Passage for review »
★ ★ ★ ★ ★
Babette, like Garbo, just wants to be alone. The legendary French courtesan has retired to her country estate, designed for “trading the sins of lust for a more relaxed sin of sloth,” but she instead is “invaded…like Poland” by a stream of visitors. These include her two adult children, whom she despises, as well as an aging fop and his companion, a 100 year old whore who is deaf, blind, and toothless, and her constantly defecating dog.
That’s more or less the set-up of “Babette in Retreat,” the latest play by Justin Sayre, streaming on Play-PerView on demand through April 14, featuring a seven-member cast of beloved queer and downtown theater icons.
After that, though, I can’t tell you what to make of it.
That’s at least in part because it’s a work in progress, being given its first public reading.
★ ★ ★ ★ ★
(Records from a collection)
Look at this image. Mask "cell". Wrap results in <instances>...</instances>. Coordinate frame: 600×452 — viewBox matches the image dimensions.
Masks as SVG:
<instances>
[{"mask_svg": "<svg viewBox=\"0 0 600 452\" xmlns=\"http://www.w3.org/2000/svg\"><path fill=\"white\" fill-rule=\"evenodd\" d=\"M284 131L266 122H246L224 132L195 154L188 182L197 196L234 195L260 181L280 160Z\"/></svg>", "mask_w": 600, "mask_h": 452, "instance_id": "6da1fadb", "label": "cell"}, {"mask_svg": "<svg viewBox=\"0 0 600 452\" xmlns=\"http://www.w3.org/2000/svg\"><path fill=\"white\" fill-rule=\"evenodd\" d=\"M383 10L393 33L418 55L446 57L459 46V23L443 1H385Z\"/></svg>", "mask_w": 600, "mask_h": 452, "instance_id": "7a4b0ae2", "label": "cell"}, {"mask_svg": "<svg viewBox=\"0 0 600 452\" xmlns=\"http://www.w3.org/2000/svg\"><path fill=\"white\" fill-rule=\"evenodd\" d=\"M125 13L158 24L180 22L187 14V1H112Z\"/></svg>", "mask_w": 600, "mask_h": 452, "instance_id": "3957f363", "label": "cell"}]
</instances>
★ ★ ★ ★ ★
Activity »
Copy from the play review, word for word, everything from "That’s more or" down to "first public reading.". Work from the play review alone.

Written response »
That’s more or less the set-up of “Babette in Retreat,” the latest play by Justin Sayre, streaming on Play-PerView on demand through April 14, featuring a seven-member cast of beloved queer and downtown theater icons.
After that, though, I can’t tell you what to make of it.
That’s at least in part because it’s a work in progress, being given its first public reading.